Impact Academy

Alumni Mentors Impress Students at Impact Academy

CAMPBELL, Ohio – What does an engineer do each day?

How many career options are there in the medical field? What kind of training does one need to be an electrician?

The Northeast Ohio IMPACT Academy gave students in grades 9 through 11 a chance at a March 2 event to meet people from the local community working in careers of interest to them.

The Impact Academy, in its fourth year of operation at the Community Literacy Workforce and Cultural Center, strives to spark students interested in the science, technology, engineering and math (STEM) fields. With the first class a year from graduation, Kristin Fox, associate principal, said field trips and speakers are being selected specifically toward career interests.

Invited to the event were 16 Campbell alumni and two additional professionals interested in helping mentor students to make those important decisions. Students had a chance to speak with recent nursing school graduates; a local doctor, who chose to stay here and practice; engineers, including one involved in a Voltage Valley career; as well as beauticians, barbers, a law enforcement officer and entrepreneurs.

Students interested in construction and skilled trades have been watching the latest addition being built onto the school firsthand and Fox said some students are intrigued to learn how much money those working the project can earn. Knowing a four-year degree is not for everyone, Fox said they are making sure students learn about a variety of options, including the trades.

“One of the biggest things we talk about here is being a regional solution and how do we keep people in this Valley and make them want develop and prosper and raise families and stay here,“ Fox said.

The recent graduates talked to the students about how they made their own career choices and how they navigated the training or additional schooling they needed to get there.

In the engineering session, students got a chance to ask questions about the wide variety of engineers, the classes they took to obtain those degrees and how many things they could do down the road. Students asked about salaries, what a day is like in their job and even how an engineering degree can lead to other jobs outside of the engineering field down the road should they change their minds.

### [RECORD EXCERPTS]
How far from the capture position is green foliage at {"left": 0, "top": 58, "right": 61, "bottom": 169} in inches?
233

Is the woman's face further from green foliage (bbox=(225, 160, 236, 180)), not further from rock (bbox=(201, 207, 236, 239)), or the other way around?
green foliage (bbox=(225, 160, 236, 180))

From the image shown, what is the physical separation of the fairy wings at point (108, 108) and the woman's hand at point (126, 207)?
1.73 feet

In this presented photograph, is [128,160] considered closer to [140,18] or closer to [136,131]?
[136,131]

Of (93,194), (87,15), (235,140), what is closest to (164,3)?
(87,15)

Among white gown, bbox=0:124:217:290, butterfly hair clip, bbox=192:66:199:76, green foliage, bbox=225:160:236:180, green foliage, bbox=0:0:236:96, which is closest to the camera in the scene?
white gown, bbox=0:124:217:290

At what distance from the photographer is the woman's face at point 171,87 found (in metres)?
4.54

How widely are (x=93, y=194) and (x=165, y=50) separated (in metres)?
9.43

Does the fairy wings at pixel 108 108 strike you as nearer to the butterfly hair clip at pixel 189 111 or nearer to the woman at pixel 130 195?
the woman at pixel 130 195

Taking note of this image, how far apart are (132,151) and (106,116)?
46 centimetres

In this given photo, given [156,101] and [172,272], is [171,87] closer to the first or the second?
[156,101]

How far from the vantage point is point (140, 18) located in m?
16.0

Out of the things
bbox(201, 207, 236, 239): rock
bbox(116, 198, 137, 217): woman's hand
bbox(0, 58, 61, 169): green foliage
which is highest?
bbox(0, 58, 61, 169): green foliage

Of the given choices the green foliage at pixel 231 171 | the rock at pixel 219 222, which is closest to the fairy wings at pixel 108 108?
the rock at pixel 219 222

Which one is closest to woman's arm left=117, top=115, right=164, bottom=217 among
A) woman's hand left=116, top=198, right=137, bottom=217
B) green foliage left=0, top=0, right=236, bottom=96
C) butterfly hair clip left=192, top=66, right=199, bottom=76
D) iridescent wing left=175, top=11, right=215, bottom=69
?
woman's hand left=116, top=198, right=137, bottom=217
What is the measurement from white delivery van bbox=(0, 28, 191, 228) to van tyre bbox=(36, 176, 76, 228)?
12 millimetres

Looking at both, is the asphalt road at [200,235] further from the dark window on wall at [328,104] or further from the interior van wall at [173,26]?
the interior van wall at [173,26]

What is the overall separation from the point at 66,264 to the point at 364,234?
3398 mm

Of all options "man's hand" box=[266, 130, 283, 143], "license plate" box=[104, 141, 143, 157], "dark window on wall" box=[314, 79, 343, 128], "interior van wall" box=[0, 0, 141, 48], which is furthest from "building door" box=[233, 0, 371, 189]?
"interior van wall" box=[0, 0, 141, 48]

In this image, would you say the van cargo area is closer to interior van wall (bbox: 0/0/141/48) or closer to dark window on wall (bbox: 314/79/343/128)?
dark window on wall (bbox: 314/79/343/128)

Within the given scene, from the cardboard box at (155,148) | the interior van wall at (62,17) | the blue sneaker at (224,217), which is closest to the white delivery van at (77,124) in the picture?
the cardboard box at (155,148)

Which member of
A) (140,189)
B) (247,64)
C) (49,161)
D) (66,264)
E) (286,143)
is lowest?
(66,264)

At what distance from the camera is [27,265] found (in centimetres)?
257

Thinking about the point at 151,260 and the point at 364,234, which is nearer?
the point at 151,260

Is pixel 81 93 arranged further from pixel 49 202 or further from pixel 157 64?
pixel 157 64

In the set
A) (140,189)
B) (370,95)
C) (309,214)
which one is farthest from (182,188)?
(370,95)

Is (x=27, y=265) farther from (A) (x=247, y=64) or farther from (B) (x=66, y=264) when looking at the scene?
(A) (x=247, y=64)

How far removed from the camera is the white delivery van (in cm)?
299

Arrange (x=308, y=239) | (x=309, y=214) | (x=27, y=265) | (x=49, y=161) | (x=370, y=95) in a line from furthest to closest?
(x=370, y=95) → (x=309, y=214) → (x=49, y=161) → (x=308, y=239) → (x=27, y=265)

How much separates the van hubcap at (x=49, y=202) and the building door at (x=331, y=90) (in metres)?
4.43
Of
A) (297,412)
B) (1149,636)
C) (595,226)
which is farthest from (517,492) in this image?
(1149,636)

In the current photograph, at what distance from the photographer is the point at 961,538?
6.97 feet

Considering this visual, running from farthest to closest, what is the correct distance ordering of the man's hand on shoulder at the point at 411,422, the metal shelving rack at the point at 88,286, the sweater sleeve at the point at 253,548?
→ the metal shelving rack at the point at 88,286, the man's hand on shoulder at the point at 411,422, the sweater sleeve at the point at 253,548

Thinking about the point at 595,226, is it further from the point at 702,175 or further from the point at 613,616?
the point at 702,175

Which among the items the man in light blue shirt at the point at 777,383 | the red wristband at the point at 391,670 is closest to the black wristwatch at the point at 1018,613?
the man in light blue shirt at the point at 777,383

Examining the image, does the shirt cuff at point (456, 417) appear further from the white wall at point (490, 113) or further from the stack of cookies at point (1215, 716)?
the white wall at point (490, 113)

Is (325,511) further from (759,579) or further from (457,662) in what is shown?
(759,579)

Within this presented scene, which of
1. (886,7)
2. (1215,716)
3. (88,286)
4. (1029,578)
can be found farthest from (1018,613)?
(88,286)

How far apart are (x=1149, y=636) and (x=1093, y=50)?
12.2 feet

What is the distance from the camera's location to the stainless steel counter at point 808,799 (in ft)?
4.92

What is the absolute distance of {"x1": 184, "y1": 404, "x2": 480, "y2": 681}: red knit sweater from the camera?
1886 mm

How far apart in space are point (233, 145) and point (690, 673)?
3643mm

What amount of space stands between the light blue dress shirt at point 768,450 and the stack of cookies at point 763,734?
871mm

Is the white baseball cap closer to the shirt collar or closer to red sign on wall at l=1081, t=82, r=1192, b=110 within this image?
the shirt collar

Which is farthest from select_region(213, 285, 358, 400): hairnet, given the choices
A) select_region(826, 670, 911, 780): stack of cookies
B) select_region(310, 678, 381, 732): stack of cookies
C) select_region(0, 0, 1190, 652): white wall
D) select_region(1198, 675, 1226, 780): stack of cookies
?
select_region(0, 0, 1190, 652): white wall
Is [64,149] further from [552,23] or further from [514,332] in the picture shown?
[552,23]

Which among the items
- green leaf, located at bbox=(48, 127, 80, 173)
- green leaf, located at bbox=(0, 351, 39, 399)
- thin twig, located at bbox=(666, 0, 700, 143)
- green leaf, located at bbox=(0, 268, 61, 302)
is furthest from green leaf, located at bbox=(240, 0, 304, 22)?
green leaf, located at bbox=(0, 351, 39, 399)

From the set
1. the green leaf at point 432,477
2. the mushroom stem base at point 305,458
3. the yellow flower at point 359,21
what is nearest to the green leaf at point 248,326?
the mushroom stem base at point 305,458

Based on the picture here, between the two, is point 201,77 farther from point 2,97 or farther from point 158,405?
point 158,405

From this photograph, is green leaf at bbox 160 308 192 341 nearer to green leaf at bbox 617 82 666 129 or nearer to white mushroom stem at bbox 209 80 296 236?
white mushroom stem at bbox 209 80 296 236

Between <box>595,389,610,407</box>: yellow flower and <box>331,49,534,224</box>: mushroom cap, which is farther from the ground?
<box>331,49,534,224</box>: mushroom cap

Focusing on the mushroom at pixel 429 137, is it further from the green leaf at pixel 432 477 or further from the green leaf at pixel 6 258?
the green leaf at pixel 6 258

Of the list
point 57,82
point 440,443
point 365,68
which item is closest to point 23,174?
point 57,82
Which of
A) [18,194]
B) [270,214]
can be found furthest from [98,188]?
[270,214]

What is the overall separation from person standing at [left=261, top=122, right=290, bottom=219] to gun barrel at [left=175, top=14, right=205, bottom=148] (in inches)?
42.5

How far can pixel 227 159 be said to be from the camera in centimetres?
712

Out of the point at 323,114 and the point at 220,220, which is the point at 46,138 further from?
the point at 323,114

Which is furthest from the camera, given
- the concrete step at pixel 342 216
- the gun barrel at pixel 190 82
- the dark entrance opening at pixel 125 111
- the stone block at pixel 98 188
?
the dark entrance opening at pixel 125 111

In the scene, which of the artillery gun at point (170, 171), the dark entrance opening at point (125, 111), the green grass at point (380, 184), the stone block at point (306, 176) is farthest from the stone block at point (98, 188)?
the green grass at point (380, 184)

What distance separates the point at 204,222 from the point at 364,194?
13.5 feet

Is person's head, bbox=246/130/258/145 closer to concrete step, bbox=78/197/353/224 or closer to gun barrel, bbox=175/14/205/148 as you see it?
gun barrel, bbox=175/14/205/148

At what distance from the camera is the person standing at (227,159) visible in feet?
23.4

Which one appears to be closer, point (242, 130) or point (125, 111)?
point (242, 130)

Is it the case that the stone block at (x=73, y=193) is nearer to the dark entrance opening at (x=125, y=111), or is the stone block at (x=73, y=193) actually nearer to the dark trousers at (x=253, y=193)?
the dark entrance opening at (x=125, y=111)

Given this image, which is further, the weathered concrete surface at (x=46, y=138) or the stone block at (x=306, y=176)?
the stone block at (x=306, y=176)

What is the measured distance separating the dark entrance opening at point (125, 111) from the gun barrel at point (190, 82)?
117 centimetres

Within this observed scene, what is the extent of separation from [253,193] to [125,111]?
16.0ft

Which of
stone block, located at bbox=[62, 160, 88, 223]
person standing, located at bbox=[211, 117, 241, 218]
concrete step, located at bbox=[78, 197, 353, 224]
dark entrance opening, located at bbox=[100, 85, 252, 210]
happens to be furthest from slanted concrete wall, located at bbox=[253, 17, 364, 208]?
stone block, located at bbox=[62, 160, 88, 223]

### [ASSIGNMENT]
Reproduce the full article about alumni mentors at Impact Academy, word for word.

### [TASK SOLUTION]
Impact Academy

Alumni Mentors Impress Students at Impact Academy

CAMPBELL, Ohio – What does an engineer do each day?

How many career options are there in the medical field? What kind of training does one need to be an electrician?

The Northeast Ohio IMPACT Academy gave students in grades 9 through 11 a chance at a March 2 event to meet people from the local community working in careers of interest to them.

The Impact Academy, in its fourth year of operation at the Community Literacy Workforce and Cultural Center, strives to spark students interested in the science, technology, engineering and math (STEM) fields. With the first class a year from graduation, Kristin Fox, associate principal, said field trips and speakers are being selected specifically toward career interests.

Invited to the event were 16 Campbell alumni and two additional professionals interested in helping mentor students to make those important decisions. Students had a chance to speak with recent nursing school graduates; a local doctor, who chose to stay here and practice; engineers, including one involved in a Voltage Valley career; as well as beauticians, barbers, a law enforcement officer and entrepreneurs.

Students interested in construction and skilled trades have been watching the latest addition being built onto the school firsthand and Fox said some students are intrigued to learn how much money those working the project can earn. Knowing a four-year degree is not for everyone, Fox said they are making sure students learn about a variety of options, including the trades.

“One of the biggest things we talk about here is being a regional solution and how do we keep people in this Valley and make them want develop and prosper and raise families and stay here,“ Fox said.

The recent graduates talked to the students about how they made their own career choices and how they navigated the training or additional schooling they needed to get there.

In the engineering session, students got a chance to ask questions about the wide variety of engineers, the classes they took to obtain those degrees and how many things they could do down the road. Students asked about salaries, what a day is like in their job and even how an engineering degree can lead to other jobs outside of the engineering field down the road should they change their minds.